AANGELEVERD FRAGMENT>
Language of document : ECLI:EU:C:2017:827

BESCHIKKING VAN DE PRESIDENT VAN HET HOF

24 oktober 2017 (*)

„Versnelde procedure”

In zaak C‑573/17,

betreffende een verzoek om een prejudiciële beslissing krachtens artikel 267 VWEU, ingediend door de rechtbank Amsterdam (Nederland) bij beslissing van 28 september 2017, ingekomen bij het Hof op 28 september 2017, in de procedure betreffende de tenuitvoerlegging van het Europees aanhoudingsbevel dat is uitgevaardigd tegen

Daniel Adam Popławski,

geeft

DE PRESIDENT VAN HET HOF,

de rechter-rapporteur, C. Lycourgos, en de advocaat-generaal, Y. Bot, gehoord,

de navolgende

Beschikking

1        Het verzoek om een prejudiciële beslissing betreft de uitlegging van het beginsel van de voorrang van het Unierecht en van artikel 28, lid 2, van kaderbesluit 2008/909/JBZ van de Raad van 27 november 2008 inzake de toepassing van het beginsel van wederzijdse erkenning op strafvonnissen waarbij vrijheidsstraffen of tot vrijheidsbeneming strekkende maatregelen zijn opgelegd, met het oog op de tenuitvoerlegging ervan in de Europese Unie (PB 2008, L 327, blz. 27).

2        Dit verzoek is ingediend in het kader van de tenuitvoerlegging in Nederland van een Europees aanhoudingsbevel dat op 7 oktober 2013 door een Poolse rechterlijke instantie is uitgevaardigd tegen Daniel Adam Popławski.

TAKENLIJST>
A: Volgens de beschikking: wanneer en door wie is het Europees aanhoudingsbevel tegen Daniel Adam Popławski uitgevaardigd?
B: Zet de alinea uit de beschikking die begint met "Het verzoek om een prejudiciële beslissing betreft" om in een korte opsomming met de belangrijkste feiten.

VERZAMELDE DATA>
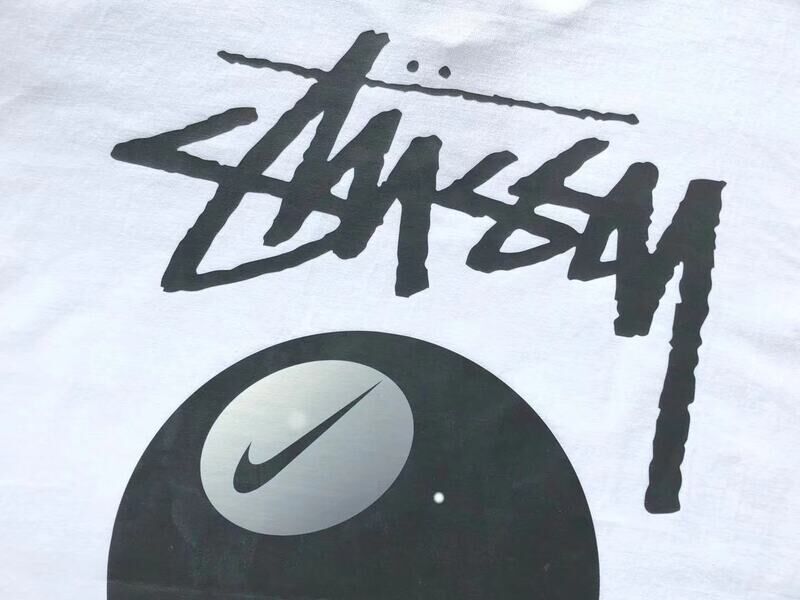 Nike x Stussy 8 Ball T-Shirt 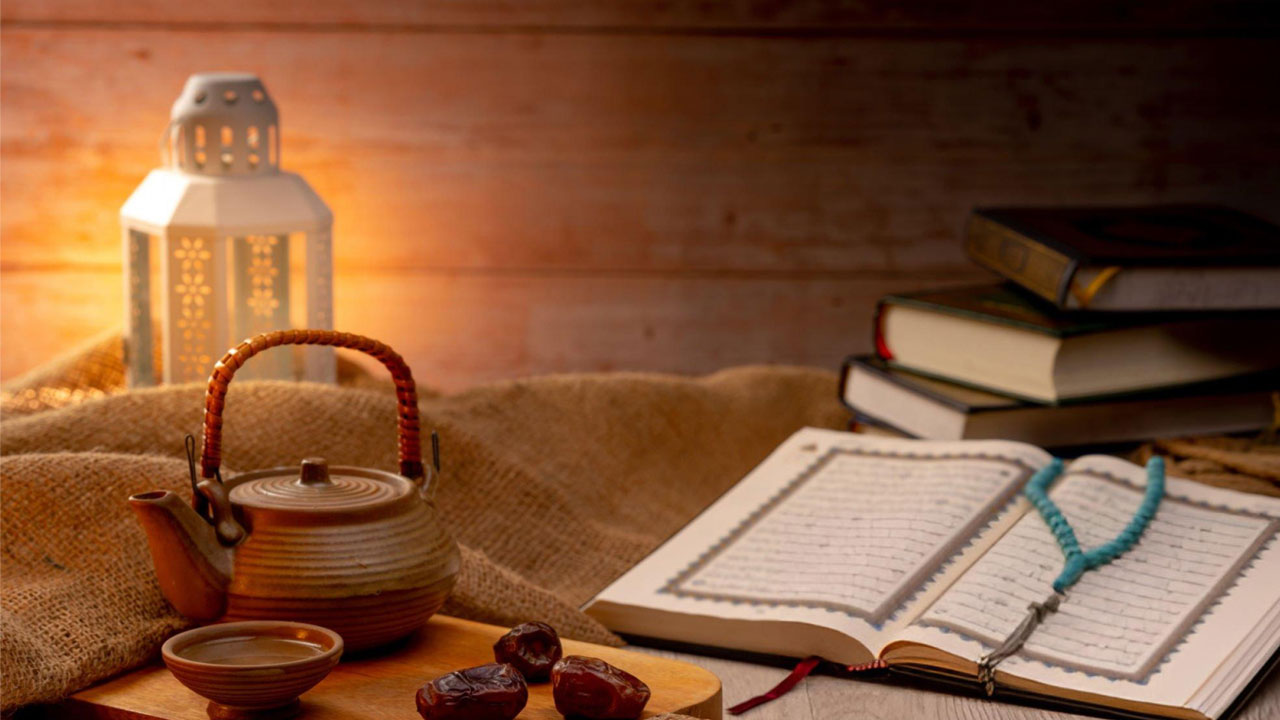 রমজানের শেষ মুহূর্তের আমল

ANTWOORDEN PER TAAK>
A: Op 7 oktober 2013, door een Poolse rechterlijke instantie.

B:
- Het verzoek gaat over de uitlegging van het beginsel van de voorrang van het Unierecht.
- Het gaat ook over de uitlegging van artikel 28, lid 2, van kaderbesluit 2008/909/JBZ van de Raad van 27 november 2008.
- Dat kaderbesluit betreft de wederzijdse erkenning van strafvonnissen met vrijheidsstraffen of tot vrijheidsbeneming strekkende maatregelen, met het oog op de tenuitvoerlegging ervan in de Europese Unie.
- Vindplaats: PB 2008, L 327, blz. 27.